I used to think that volume normalization belonged outside the playing software but I have come around to thinking that Plex, and other programs of the same type like Emby, should do volume normalization inside their processing engine.
Most receivers have a “Night” mode or some such that help quite a bit but I have yet to find one that does “normalization” correctly or well at all.
It is unfortunate that Plex and Emby do not handle volume normalization correctly but I also think that it is harder to do than a lot of us think if you want to also maintain true five channel separation.
Because there are a LOT of users whose systems and/or encoding methods work correctly if Plex ever implements anything to fix the problem it should be optional and able to be applied selectively to the playback of videos.
Well, I don’t think that we need to normalize the audio (per se) on the fly as that is too much work both for the device as well as the developer. But I think a better solution is to go more along the lines of an active gain unity “like” solution. In 20 words or less (if you don’t know what this is, and my apologies if you do)… passive gain unity only attenuates (turns down) sound so that it can never be louder than the source coming in…This is what Plex is now. Active gain unity allows you to attenuate OR add more volume than the source coming in.
This can create issues where people blow their sound systems because they can now push it into the red… but this is where I agree with your above statement, that “let us make our own mistakes” theory. But, with that being said, maybe it should be an advanced feature or something to enable the active gain unity.
However, if they only made this feature in the iOS client app, that won’t be that big of a problem. All my other devices (even other Apple products… TV, Mac desktops/laptops, etc…) are fine. But at the end of the day, doing it this way would be less CPU/device resources on the device’s hardware (battery life, heat, etc…), and from a development standpoint, it is much easier to do it that way rather than putting in an algorithm that will normalize 5 channels on the fly.
The other issue with normalizing it, the perceived volume would fluctuate immensely as if it is bringing the really quiet parts all the way up to 0, it is going to be a huge perceived volume difference than the loud parts that may already be at 0. For example, if you look at the waveform of an entire song… let’s say that the song that has the breakdown in the middle, you see that part is quieter, that is done on purpose.

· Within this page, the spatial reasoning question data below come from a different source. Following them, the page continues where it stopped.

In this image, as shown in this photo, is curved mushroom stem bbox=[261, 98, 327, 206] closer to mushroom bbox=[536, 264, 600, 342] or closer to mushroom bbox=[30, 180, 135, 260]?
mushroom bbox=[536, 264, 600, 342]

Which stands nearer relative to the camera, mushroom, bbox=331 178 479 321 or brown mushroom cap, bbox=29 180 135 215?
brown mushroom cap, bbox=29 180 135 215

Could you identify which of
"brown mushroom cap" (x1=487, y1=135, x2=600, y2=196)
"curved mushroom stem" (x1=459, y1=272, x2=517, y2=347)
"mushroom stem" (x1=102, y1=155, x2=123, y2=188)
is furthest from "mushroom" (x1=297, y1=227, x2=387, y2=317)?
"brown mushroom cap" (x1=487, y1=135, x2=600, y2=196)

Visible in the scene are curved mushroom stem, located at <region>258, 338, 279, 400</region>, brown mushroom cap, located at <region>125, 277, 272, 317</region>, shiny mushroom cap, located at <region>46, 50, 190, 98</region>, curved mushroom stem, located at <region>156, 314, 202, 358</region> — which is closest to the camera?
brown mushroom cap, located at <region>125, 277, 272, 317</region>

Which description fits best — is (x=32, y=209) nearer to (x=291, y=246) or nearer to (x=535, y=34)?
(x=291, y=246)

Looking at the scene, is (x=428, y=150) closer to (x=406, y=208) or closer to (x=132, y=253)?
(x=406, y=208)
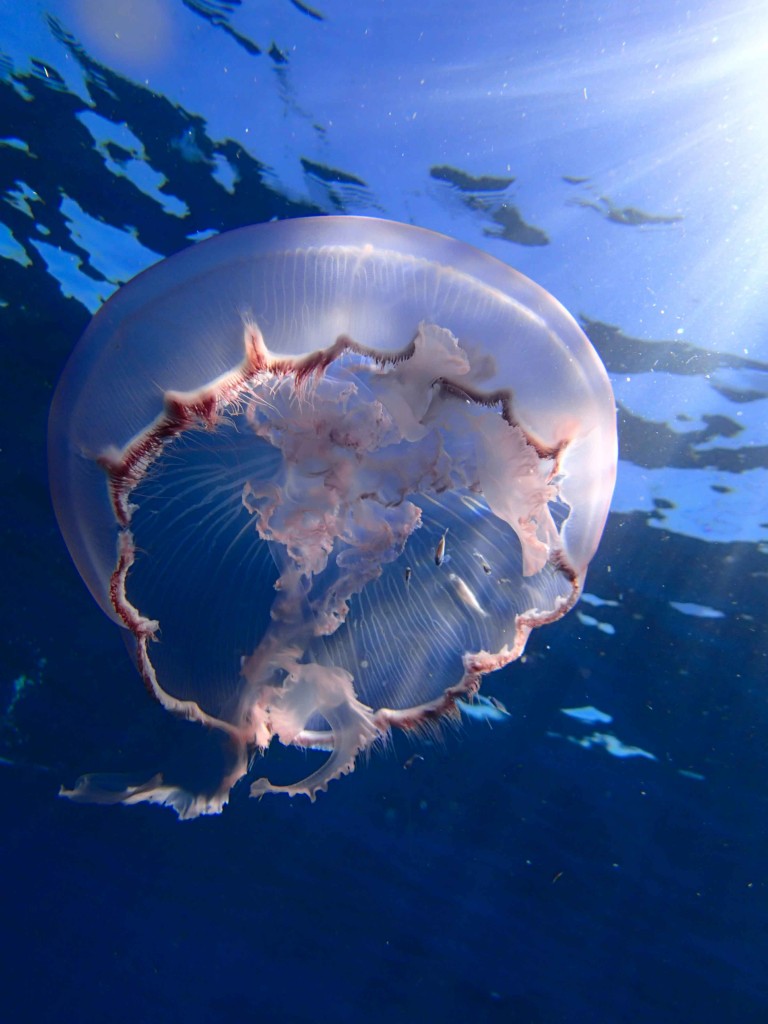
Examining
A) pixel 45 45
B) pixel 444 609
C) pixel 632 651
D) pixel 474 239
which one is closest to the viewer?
pixel 444 609

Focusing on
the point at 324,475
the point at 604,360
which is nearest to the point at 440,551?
the point at 324,475

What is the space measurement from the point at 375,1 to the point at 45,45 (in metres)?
2.69

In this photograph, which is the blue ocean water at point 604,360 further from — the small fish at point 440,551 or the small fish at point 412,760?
the small fish at point 440,551

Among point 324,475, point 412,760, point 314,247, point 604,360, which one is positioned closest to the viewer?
point 314,247

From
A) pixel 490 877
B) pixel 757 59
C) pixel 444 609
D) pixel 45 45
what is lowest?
pixel 490 877

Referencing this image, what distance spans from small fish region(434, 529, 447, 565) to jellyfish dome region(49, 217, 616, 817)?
22 mm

If we normalized that part, it would sound nutty loud and wouldn’t flow right. If they went through the normalize method, they would have to normalize the entire length of the audio at the same time and then leave it alone to prevent this problem… But then it would take 5+ minutes just to prepare your audio before you can watch anything and kill your battery while doing it.
Maybe Plex could just contract Spinal Tap as consultants to make it go to 11!!!

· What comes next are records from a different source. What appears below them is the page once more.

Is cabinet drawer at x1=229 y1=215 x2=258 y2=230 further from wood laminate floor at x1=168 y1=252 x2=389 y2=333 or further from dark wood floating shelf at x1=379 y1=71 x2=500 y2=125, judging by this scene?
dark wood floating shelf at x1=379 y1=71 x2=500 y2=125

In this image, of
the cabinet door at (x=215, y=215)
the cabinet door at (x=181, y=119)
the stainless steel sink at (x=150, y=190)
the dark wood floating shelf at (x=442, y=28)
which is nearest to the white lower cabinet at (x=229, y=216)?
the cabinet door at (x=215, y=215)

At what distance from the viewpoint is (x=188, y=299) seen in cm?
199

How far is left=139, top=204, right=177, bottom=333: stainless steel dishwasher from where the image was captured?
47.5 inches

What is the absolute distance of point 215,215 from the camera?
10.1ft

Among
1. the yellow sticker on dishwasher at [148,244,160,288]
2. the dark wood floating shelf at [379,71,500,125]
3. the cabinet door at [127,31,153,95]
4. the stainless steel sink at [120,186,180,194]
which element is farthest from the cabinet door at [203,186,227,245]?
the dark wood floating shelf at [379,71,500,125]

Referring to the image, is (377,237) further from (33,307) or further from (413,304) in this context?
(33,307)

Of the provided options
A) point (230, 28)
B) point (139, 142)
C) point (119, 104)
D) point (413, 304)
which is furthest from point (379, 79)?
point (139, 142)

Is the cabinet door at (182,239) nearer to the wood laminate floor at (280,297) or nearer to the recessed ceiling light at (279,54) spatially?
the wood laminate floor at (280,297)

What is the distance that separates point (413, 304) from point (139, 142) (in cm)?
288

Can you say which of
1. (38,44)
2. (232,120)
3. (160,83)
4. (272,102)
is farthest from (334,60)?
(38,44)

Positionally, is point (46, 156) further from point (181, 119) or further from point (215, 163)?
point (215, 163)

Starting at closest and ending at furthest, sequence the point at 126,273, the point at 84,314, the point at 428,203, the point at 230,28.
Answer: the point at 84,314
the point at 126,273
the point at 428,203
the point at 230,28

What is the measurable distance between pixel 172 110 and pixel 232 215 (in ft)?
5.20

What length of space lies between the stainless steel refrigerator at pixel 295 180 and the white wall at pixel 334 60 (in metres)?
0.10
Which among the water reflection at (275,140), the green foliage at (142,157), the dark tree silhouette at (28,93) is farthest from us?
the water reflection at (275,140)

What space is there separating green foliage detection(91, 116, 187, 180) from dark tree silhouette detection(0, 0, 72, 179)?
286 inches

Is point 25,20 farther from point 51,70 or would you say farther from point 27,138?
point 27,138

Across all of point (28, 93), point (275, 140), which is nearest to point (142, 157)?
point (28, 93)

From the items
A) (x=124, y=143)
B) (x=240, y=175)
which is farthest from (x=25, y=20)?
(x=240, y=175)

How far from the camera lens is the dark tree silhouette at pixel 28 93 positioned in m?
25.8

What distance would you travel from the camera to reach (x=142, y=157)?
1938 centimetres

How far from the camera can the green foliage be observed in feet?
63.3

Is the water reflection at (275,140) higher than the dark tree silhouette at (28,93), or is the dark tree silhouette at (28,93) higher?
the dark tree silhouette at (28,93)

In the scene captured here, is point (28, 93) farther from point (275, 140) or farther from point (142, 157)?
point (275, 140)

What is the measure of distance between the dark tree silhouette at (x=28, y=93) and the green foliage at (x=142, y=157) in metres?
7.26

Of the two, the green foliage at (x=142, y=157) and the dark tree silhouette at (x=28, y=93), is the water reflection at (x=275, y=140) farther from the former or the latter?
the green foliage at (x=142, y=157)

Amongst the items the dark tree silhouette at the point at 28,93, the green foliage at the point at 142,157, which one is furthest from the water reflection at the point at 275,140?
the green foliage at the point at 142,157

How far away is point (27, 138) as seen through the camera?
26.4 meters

Please stop saying this, you do not need to reencode the files to do this, in fact Plex uses the FFmpeg project and libavcodec which already has this feature built in. It will just need to be enabled.

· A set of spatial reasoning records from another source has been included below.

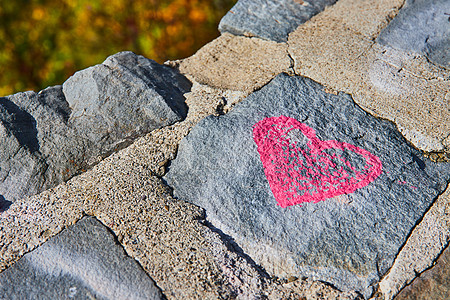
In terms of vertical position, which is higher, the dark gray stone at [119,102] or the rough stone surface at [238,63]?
the dark gray stone at [119,102]

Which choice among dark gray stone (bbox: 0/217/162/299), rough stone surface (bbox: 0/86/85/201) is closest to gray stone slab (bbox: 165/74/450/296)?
dark gray stone (bbox: 0/217/162/299)

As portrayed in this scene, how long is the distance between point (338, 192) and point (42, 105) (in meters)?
1.02

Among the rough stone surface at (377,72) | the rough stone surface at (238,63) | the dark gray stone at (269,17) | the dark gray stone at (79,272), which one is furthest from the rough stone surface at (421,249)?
the dark gray stone at (269,17)

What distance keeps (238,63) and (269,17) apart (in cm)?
36

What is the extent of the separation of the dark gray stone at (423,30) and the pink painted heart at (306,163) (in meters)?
0.64

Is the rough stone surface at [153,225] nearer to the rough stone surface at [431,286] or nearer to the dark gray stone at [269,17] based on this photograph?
the rough stone surface at [431,286]

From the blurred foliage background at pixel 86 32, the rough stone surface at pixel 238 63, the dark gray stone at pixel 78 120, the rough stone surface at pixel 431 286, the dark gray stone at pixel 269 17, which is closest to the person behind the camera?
the rough stone surface at pixel 431 286

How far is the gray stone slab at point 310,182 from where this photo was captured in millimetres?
1085

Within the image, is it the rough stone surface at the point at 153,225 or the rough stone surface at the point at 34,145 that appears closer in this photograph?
the rough stone surface at the point at 153,225

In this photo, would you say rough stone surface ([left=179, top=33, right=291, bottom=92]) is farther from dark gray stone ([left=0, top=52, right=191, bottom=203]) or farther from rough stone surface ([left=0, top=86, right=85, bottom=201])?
rough stone surface ([left=0, top=86, right=85, bottom=201])

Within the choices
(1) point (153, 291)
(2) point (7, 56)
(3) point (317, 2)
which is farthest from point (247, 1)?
(2) point (7, 56)

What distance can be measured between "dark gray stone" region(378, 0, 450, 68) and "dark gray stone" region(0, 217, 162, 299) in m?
1.30

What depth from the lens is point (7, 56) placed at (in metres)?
5.65

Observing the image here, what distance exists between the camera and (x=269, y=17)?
1878 mm
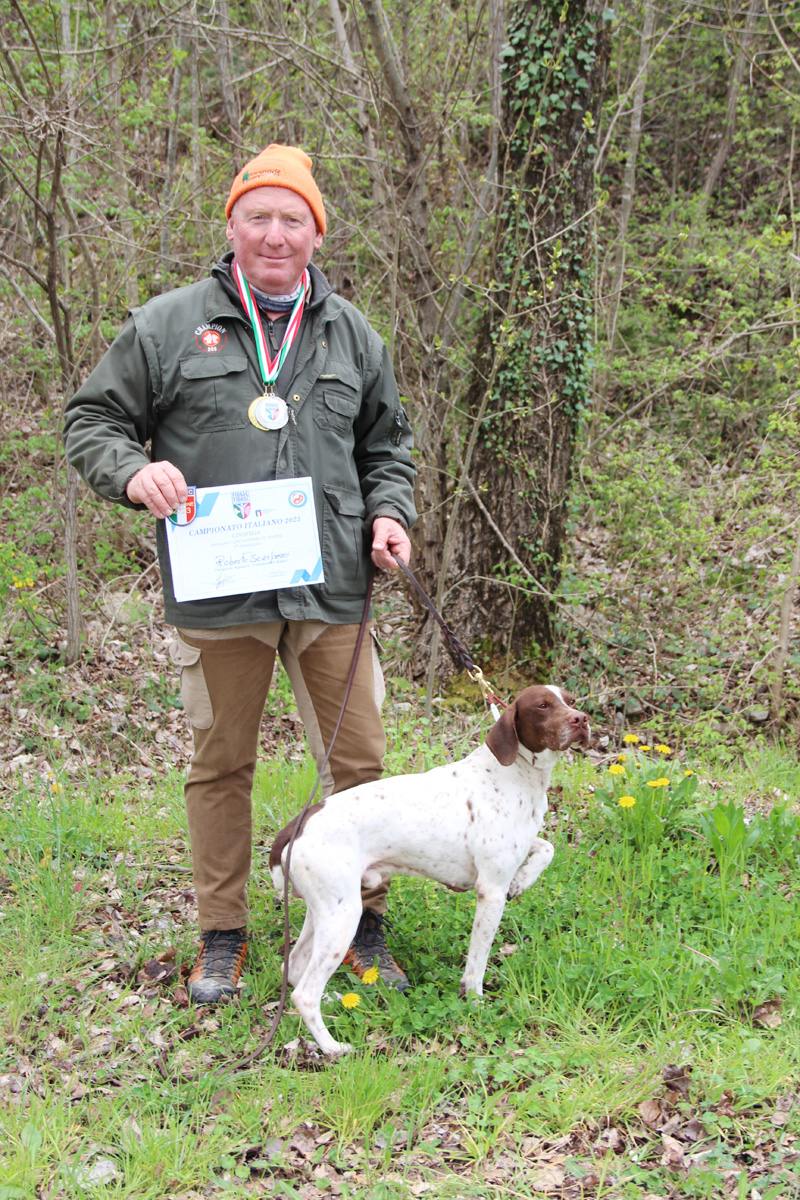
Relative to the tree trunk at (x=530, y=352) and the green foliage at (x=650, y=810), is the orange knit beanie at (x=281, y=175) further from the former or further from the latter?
the tree trunk at (x=530, y=352)

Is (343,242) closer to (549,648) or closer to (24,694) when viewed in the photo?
(549,648)

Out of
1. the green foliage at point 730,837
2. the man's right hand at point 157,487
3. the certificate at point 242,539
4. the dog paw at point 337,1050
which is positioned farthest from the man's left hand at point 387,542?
the green foliage at point 730,837

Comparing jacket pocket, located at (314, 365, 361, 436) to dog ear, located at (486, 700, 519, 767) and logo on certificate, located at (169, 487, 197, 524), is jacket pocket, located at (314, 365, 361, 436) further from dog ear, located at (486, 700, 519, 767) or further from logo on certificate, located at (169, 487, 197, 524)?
dog ear, located at (486, 700, 519, 767)

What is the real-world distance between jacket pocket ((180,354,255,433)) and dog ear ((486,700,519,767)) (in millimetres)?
1279

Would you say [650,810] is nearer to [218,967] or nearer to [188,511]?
[218,967]

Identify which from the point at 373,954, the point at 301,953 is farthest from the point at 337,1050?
the point at 373,954

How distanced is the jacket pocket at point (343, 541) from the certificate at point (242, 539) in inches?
4.1

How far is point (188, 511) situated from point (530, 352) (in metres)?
3.85

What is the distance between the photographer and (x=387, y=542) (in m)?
3.26

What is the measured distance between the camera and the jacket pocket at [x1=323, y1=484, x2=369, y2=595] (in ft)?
10.6

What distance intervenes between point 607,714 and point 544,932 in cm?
334

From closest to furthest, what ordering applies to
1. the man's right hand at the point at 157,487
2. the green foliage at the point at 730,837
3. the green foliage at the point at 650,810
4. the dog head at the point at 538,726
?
the man's right hand at the point at 157,487 < the dog head at the point at 538,726 < the green foliage at the point at 730,837 < the green foliage at the point at 650,810

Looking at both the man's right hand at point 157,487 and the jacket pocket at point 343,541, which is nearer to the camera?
the man's right hand at point 157,487

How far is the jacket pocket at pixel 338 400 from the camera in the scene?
10.5 ft
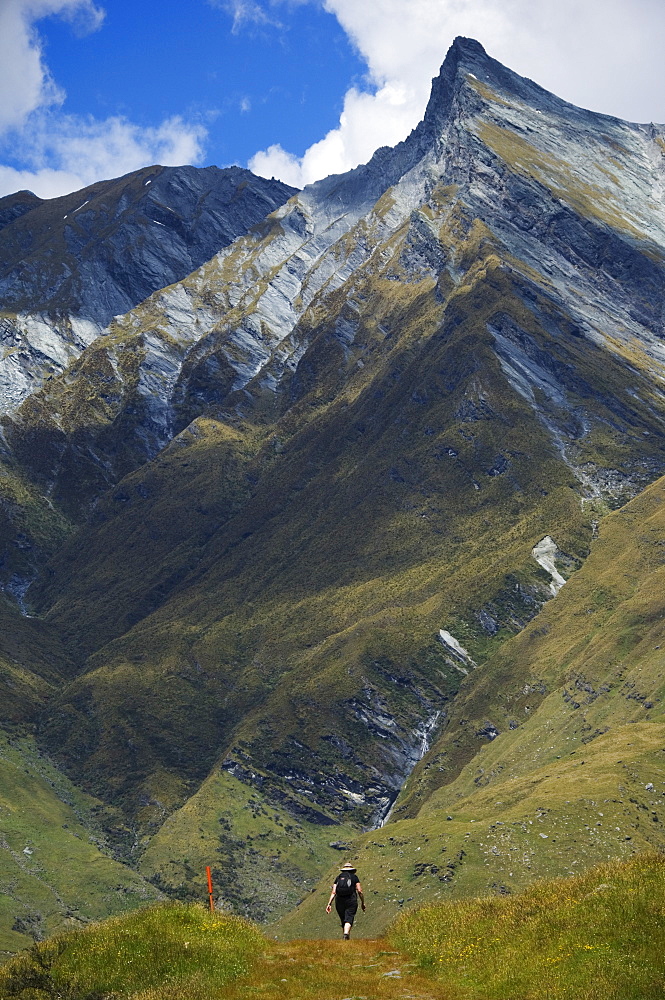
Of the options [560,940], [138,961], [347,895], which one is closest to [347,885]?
[347,895]

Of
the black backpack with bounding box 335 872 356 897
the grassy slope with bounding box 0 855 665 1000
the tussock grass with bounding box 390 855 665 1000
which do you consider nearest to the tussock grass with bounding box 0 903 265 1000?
the grassy slope with bounding box 0 855 665 1000

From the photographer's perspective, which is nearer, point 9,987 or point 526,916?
point 9,987

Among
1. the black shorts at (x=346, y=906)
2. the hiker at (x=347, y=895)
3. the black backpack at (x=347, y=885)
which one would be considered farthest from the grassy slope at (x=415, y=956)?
the black backpack at (x=347, y=885)

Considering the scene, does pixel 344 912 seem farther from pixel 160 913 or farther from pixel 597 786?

If Plex was still opensource then I could do this but unfortunately it isn’t, but it is not difficult at all to do.
another thing that a lot of people don’t quite understand-
- normalization is aligning different audio to similar levels (ie like LOUD commercials and quiet tv shows), this is what replay gain allows for.
- COMPRESSION is what ‘night mode’ and similar other modes do, that make it so louder and softer sounds are similar in volume. Like an actor whispering next to a jet engine. Which in real life, you obviously would only hear the jet engine. This is called dynamic range. The difference between silence and max loudness.